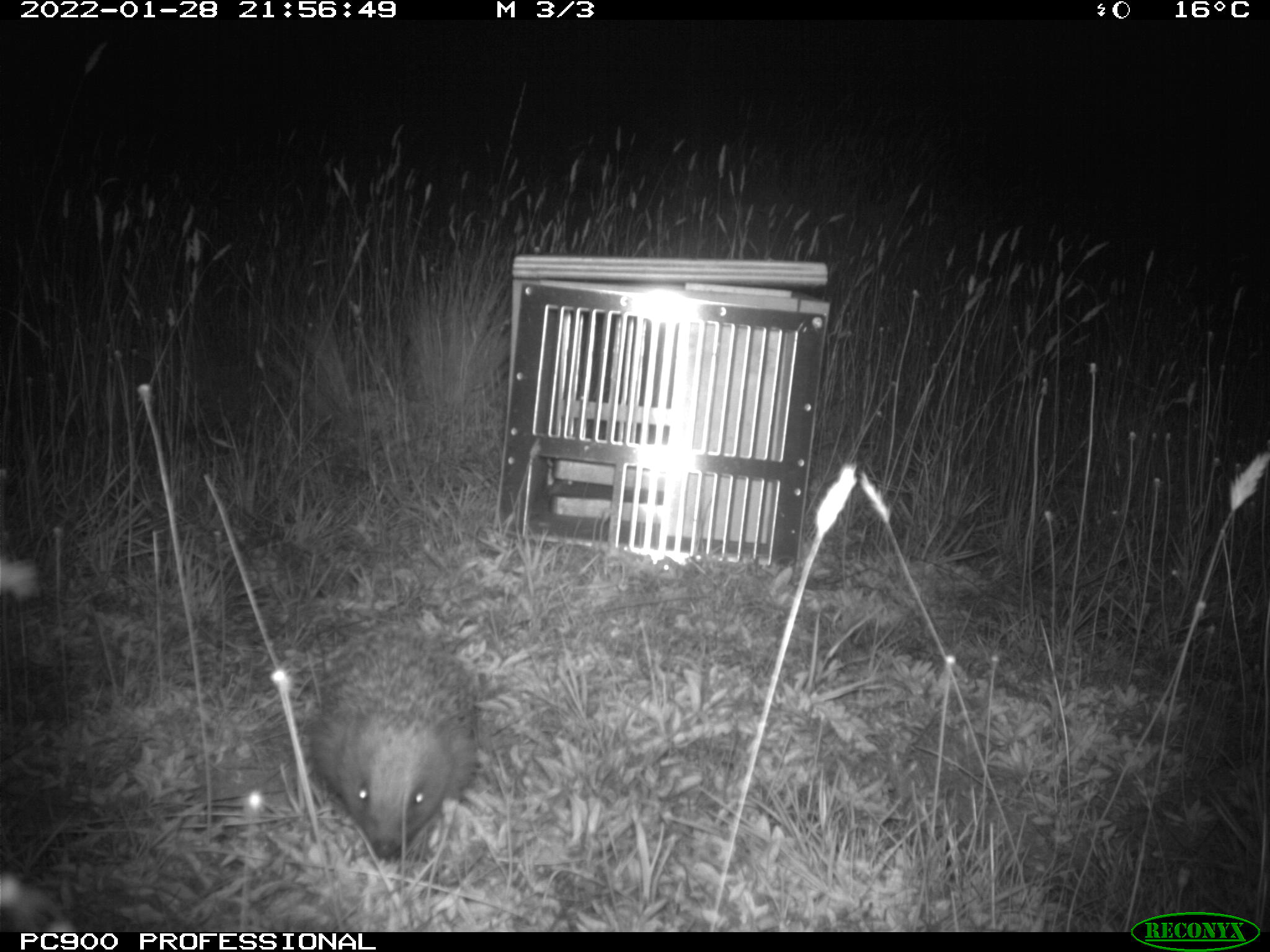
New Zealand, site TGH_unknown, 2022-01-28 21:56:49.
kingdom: Animalia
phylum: Chordata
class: Mammalia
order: Eulipotyphla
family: Erinaceidae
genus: Erinaceus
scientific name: Erinaceus europaeus europaeus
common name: european hedgehog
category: hedgehog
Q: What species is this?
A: Hedgehog (european hedgehog) (Erinaceus europaeus europaeus).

# # # #

Because the pictures are not wanted, retype only the text of every record, exactly as given.

New Zealand, site TGH_unknown, 2022-01-28 21:56:49.
kingdom: Animalia
phylum: Chordata
class: Mammalia
order: Eulipotyphla
family: Erinaceidae
genus: Erinaceus
scientific name: Erinaceus europaeus europaeus
common name: european hedgehog
category: hedgehog
Q: What species is this?
A: Hedgehog (european hedgehog) (Erinaceus europaeus europaeus).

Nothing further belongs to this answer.